JUNEAU — Alaska’s economy seems in good shape and is continuing in a long-term, slow-growth trend, although questions around the national recovery hang over Alaska as well as the rest of the U.S., according to the Northrim Bank annual economic outlook report.
The Anchorage-based bank held its annual economic outlook luncheons for business and community leaders in Fairbanks, Anchorage and Juneau on April 9, 10 and 11.
Northrim Vice President and Economist Mark Edwards painted an overall picture of a state economy in sturdy shape, citing building permits statewide up 9 percent; loan delinquencies at 3.6 percent for 1-4 unit residential properties in the fourth quarter 2013, compared with the national rate at 6.7 percent; and a 1 percent foreclosure rate compared with 4.9 percent for the nation.

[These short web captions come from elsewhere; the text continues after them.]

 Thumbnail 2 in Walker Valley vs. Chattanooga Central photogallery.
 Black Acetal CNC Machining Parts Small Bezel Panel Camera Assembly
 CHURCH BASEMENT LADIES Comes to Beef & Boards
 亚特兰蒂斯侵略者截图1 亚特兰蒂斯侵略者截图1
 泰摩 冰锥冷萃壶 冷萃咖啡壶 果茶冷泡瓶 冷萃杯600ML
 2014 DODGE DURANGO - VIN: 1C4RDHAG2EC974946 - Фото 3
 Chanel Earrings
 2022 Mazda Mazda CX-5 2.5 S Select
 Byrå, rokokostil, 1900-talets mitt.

In residential loan delinquencies, Alaska was third-best in the United States, Edwards said. In foreclosures, Alaska was fourth-best. The increase in building permits statewide is the biggest gain since 2007, he said.

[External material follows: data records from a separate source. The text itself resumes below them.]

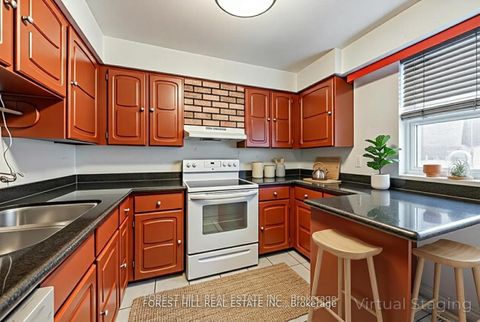 Photo 25 at 86 Village Greenway, Henry Farm, Toronto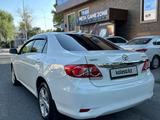 Toyota Corolla 2011 года за 7 300 000 тг. в Шымкент – фото 4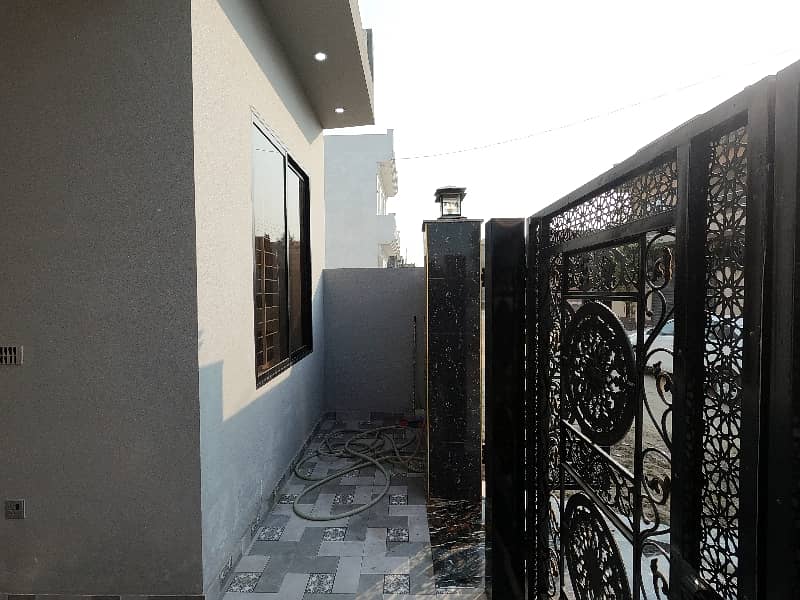 Ideal Prime Location House For sale In Al Haram Garden - Block B 5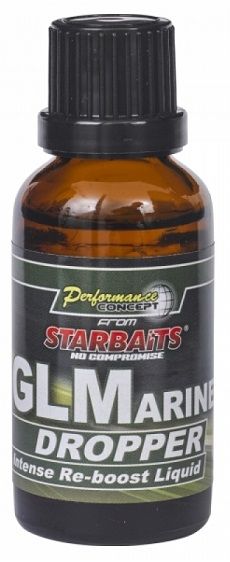 Starbaits Dropper GLMarine 30ml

In unemployment, the Alaska statewide rate of 6.5 percent is roughly on par with the national rate of 6.7 percent. However, the Anchorage unemployment rate of 4.7 percent and the Juneau rate at 4.6 percent reflect tight labor markets in those communities, Edwards said.
One negative trend is that population growth appears to be slowing and an out-migration of people leaving may be influencing that.
Edwards said population growth was 0.6 percent last year, to a total of 736,399, and was the slowest rate in 17 years. There was a natural increase (births) of 7,420 but an outflow of 2,848, likely due to improving economic conditions in the Lower 48, he said.
“We may be also leaking retirees to other states,” Edwards said.
As Alaskans retire they are more prone to relocate to other states, in contrast to the Lower 48 where retirees may stay closer to home.
Other indicators are healthy, but indicate an economy is a slower-growth mode. Per-capita income of $50,032 was ninth-best of the 50 states but the rate of income growth per capital, at 1.7 percent per year, was 47th in the nation, Edwards said. The U.S. average per capital growth rate was 2.6 percent.
Edwards cited a rebounding tourism industry as one bright spot for the state. Two million visitors are expected this year, for the fourth year in a row. Visitors are up 7 percent from two years ago, and cruise ship passengers, a crucial driver for the visitor industry, are up 13 percent over the same period.
“Employment (in tourism) was up 3 percent in the last two years, to 39,000. Labor income was $1.3 billion and total (tourist) spending was $3.9 billion. Both numbers were up 6 percent over the last two years,” Edwards said.
The visitor industry also generated $179 million in revenue for the state and local governments in Alaska, he said.
Employment data from the state Department of Labor and Workforce Development affirms the modest growth rates Edwards cited. Statewide wage and salary employment was 319,200 in January, the most recent month for which confirmed data is available, compared with 314,300 in January 2013.
Statewide employment has been gradually growing for many years and crossed the 300,000 mark in January 2008.
The national economic trends that also influence Alaska include persistent government deficits and a concern that government agencies are crowding out private industry. Also, because of the heavy reliance on government in the economy, “it’s difficult to price assets and to see a forward path for companies in certain fields without knowing what the government is going to do,” Edwards said.
Like most economists, Edwards expressed concerns over the slow “jobless” national recovery from the 2009 recession. The economy overall is on a gradual rebound but employment growth is not keeping pace, Edwards said. That means the powerful stimulus of consumer spending is still lacking in the recovery.
Tim Bradner is a reporter for the Alaska Journal of Commerce.